Ingratitude! thou marble-hearted fiend...

“Ingratitude is treason to mankind.” James Thomson


Thursday, 31 December 2009

My head is alive with the sound of morons.

Is it just me, or is there also music in your head every chuffing day? Today it's Santa Bring My Baby Back (to Me) by Elvis. (Is there any other version? I can't imagine Doris Day doing it. Or Bono, despite his odd Elvis "poem." Maybe Tony Bennett. Or Crystal Gayle.)


Elvis is not the worst thing to have in your head. I like Elvis, and the song is a perfect carbon copy. All the uh-uh-huhs and chunky stuttery phrasing are as they should be. The UB40 phase was a problem. It was playing in a shop with a particularly attractive sale so I was exposed to it for far longer than one might ordinarily expect and it hung around for weeks, like catarrh.


I wake up with a musical phrase on repeat and it is there all day on and off like some sort of gnawing tinnitus, though I am clear it is in my head, not my ears. If Queen is occurring in my vicinity it will seep into my brain like some sort of toxic industrial pollution, which is unfortunate as I would rather fill my ears with petrol and set my head on fire than have that crap on a loop for days on end.

Wednesday, 30 December 2009

The policemen are looking younger too.

The Cramps* are playing in the kitchen as a radiator cover is being assembled by the less fortunate resident of this lover's paradise, and I'm thinking, as I do when I see old footage of the Sex Pistols, that it's a bit quaint and old fashioned that people were shocked by their music and swearing and generally disruptive antics.


So John Lydon's gone all sincere and stuff.


Not that it's any business of mine. No one should remain a gobbing, gurning teenager forever (though I seem to have held on to my crippling self-consciousness and nagging sensation that I will never be old enough to have to achieve or commit to anything).


The thing that I found surprising was the bit about the butter ad. Nicola Stanbridge is just a nipper has never heard of the Sex Pistols didn't do her research and... er no, never mind, she apparently ran a student radio station and should know better. Nicola, your question about selling out is not big and it's not clever. You're not interviewing Bob Dylan.** How is the concept of selling out relevant in any way to John Lydon, hater of earnest middle-class longhair types, devotee of himself and only himself, whose last Sex Pistols tour was entitled Filthy Lucre? Selling out what?


So aside from the cheap question about selling out, I was disappointed that Lydon addressed it as if it was a real question, but then he went on to lament the end of all things British in the same tone as the old buffers who decried the Sex Pistols as the end of all civilised society in the 70s, which was quite fun. Bless.

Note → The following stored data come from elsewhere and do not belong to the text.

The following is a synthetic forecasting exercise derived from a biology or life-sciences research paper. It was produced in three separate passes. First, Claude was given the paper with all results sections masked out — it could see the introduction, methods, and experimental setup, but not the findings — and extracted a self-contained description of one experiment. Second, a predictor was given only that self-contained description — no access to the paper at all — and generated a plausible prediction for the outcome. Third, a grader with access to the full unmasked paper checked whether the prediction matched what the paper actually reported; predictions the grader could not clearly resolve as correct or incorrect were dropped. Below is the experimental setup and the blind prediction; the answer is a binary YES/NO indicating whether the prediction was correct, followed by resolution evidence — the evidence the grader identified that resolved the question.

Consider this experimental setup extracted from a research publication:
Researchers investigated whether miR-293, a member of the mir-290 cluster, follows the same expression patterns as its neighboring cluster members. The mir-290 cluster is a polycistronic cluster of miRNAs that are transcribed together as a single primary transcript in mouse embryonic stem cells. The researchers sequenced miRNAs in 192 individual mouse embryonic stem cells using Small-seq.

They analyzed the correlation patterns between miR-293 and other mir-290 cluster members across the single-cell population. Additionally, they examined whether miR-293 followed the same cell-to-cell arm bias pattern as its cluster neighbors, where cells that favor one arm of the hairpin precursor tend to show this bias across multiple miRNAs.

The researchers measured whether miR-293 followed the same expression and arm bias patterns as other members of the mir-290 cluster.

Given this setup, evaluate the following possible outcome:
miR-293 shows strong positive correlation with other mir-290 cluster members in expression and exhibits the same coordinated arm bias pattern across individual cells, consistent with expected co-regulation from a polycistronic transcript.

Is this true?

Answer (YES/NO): NO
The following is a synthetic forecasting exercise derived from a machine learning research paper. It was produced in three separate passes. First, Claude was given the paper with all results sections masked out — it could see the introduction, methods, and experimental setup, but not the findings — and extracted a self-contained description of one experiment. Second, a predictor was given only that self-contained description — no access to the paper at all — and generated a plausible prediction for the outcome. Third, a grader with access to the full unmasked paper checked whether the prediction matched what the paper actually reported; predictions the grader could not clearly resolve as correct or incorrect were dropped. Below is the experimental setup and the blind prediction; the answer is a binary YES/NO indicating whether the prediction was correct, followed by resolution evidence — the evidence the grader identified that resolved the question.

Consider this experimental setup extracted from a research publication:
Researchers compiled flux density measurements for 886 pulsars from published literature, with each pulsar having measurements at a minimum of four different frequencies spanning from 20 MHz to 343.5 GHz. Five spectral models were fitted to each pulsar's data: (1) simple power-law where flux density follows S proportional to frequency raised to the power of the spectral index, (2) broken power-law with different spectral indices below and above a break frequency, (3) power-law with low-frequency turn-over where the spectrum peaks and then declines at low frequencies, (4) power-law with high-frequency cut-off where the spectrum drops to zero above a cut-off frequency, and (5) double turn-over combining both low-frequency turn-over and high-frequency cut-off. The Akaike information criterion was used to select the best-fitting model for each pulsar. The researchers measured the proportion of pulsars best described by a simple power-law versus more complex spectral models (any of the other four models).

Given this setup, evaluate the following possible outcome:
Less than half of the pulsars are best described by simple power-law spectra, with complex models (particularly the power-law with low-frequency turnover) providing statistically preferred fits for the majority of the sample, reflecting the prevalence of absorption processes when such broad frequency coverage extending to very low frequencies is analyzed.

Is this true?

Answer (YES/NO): NO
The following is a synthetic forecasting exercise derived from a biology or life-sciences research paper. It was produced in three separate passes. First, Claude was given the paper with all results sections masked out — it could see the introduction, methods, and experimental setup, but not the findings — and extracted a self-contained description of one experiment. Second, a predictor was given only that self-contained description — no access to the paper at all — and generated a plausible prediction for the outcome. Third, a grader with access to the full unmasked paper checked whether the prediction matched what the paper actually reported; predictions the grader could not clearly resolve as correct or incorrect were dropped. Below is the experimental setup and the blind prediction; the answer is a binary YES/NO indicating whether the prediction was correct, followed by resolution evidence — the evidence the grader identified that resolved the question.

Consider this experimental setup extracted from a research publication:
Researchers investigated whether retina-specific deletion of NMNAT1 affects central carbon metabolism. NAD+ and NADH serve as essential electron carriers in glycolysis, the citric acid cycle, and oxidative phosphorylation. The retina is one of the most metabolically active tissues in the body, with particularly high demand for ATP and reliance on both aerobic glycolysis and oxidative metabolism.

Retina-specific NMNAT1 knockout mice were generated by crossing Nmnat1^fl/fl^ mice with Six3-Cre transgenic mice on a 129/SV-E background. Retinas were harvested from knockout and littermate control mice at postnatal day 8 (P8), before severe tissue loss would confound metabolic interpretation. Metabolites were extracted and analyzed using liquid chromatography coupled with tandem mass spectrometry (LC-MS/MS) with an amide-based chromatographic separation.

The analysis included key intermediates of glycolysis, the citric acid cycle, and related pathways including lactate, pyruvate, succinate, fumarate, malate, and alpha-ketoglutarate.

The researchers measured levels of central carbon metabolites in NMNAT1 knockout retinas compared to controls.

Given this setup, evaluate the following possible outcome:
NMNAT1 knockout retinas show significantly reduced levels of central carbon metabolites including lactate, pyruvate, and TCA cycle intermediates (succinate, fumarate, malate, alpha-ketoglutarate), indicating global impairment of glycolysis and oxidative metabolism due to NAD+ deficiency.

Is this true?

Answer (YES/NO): NO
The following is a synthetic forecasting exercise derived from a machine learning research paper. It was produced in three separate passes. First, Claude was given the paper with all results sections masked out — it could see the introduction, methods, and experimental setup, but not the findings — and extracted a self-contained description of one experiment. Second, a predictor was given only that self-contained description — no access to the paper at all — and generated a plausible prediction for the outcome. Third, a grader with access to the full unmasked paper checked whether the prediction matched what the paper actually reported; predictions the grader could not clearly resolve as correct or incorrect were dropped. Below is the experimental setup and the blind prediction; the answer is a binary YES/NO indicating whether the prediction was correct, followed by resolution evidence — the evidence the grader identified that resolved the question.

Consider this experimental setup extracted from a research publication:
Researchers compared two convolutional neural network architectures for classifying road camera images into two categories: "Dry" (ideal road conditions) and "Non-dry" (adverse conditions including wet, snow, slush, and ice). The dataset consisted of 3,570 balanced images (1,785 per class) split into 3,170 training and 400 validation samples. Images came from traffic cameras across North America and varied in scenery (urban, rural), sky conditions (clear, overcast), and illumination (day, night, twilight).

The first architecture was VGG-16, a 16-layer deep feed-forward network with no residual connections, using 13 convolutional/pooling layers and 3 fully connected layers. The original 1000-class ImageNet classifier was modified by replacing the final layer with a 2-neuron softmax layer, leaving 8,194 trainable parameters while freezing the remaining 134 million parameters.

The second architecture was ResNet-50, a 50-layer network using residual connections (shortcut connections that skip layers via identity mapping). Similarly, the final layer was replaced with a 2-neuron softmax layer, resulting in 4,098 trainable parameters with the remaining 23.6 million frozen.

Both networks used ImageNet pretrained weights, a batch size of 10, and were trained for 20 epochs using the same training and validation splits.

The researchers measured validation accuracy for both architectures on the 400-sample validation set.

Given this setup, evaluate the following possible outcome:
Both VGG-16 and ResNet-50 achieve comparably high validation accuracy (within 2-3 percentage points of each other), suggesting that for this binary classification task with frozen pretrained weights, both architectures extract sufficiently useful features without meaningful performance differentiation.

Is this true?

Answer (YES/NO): NO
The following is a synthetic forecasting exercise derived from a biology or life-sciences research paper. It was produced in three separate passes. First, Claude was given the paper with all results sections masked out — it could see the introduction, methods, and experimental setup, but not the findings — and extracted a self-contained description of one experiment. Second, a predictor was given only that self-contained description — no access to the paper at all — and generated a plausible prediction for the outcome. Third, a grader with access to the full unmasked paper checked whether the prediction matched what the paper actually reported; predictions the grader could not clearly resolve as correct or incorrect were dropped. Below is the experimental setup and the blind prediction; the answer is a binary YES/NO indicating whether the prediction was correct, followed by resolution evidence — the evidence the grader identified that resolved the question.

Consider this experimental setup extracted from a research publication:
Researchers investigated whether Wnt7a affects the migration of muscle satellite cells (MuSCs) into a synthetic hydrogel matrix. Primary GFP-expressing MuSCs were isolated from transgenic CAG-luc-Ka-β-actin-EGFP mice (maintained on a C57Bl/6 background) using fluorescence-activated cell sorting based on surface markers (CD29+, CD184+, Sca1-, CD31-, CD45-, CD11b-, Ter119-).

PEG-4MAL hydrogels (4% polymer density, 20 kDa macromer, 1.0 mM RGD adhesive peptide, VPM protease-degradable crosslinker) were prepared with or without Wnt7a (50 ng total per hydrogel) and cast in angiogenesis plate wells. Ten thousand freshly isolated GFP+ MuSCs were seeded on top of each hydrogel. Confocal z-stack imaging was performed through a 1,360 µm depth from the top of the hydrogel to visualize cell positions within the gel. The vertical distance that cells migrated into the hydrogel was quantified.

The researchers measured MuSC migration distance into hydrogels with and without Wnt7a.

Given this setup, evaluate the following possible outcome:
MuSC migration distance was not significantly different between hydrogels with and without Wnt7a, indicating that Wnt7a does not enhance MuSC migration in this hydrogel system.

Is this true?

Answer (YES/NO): NO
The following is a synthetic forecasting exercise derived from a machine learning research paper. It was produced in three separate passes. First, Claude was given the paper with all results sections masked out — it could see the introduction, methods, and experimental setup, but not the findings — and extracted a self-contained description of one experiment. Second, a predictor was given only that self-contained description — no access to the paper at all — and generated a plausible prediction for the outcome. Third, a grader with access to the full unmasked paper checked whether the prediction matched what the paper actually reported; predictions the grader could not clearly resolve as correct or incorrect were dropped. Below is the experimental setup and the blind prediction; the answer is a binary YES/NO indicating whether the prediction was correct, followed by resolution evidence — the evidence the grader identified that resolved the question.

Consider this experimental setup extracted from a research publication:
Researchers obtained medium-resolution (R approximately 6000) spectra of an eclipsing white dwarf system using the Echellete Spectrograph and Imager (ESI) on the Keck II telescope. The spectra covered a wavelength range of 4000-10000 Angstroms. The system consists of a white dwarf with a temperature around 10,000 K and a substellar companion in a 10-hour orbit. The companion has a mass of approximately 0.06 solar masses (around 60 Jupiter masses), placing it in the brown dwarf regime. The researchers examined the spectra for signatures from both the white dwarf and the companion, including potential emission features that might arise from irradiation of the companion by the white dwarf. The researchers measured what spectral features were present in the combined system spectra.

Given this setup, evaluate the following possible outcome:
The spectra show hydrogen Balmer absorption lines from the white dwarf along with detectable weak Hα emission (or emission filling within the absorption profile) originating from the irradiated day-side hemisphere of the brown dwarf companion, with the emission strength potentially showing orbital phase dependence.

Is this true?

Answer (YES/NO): NO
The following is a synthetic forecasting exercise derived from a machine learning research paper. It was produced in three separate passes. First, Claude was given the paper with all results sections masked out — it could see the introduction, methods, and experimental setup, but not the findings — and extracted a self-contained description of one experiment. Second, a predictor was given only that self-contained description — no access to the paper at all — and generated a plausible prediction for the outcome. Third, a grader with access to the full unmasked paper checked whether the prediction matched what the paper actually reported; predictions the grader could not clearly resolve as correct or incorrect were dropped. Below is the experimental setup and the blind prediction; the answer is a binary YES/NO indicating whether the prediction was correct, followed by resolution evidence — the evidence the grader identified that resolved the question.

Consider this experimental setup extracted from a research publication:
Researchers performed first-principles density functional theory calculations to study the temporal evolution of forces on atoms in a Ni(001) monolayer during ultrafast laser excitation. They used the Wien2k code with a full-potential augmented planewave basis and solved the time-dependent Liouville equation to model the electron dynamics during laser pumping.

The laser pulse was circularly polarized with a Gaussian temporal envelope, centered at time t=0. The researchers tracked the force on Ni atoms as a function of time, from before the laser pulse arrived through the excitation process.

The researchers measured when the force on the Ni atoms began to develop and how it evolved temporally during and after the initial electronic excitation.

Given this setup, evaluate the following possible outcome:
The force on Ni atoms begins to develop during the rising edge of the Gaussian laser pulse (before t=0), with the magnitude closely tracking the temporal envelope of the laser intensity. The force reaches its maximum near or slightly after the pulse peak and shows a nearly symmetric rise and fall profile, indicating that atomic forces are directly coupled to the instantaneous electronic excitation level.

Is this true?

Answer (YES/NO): NO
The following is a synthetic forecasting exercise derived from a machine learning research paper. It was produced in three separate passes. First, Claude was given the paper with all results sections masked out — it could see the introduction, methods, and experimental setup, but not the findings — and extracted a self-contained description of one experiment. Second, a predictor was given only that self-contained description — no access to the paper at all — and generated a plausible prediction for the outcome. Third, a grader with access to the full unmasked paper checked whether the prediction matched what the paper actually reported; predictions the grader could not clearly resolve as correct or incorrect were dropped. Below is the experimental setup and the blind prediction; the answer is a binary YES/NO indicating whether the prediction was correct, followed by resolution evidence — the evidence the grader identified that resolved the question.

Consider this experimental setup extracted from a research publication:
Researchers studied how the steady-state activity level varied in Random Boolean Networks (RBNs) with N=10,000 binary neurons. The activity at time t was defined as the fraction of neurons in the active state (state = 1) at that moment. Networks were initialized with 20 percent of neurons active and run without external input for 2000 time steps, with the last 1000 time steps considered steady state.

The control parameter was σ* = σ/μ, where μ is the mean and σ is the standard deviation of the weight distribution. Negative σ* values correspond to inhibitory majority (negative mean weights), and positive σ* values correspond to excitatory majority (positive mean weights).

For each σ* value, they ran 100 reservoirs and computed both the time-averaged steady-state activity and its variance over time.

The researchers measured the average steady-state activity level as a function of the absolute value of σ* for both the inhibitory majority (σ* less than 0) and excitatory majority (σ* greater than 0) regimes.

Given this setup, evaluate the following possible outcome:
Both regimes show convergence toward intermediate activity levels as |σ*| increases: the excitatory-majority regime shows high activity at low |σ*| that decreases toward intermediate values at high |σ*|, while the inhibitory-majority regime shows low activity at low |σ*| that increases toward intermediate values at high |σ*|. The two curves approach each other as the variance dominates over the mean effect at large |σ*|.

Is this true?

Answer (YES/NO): YES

The radiator cover looks okay.





*Now it's The Stranglers. Ditto.

**I got a little stuck on this. Bob Dylan came to mind because of the Judas thing, but who else would fit? Bono? Raving Tory Phil Collins, who was in a little prog rock combo but took it to the next level commercially and had to move to Switzerland because he didn't want to pay tax? Then recorded a sad song about a homeless woman? I don't know if that makes him a sellout; isn't he just a tosser? If you're a professional musician, making a living selling music, an accusation of selling out seems a bit, well, hollow.

Monday, 7 December 2009

Heartwarming.

It's good to say sorry.

Is it wrong that I find this story so, well, warming of the cockles? I have in the past felt a little cynical about the belated municipal apology that comes years or maybe hundreds of years later from a completely different generation of people with only a tangential connection with the original event(s). What is the value or validity of this gesture? In this case it seems that it was quite cathartic for all involved.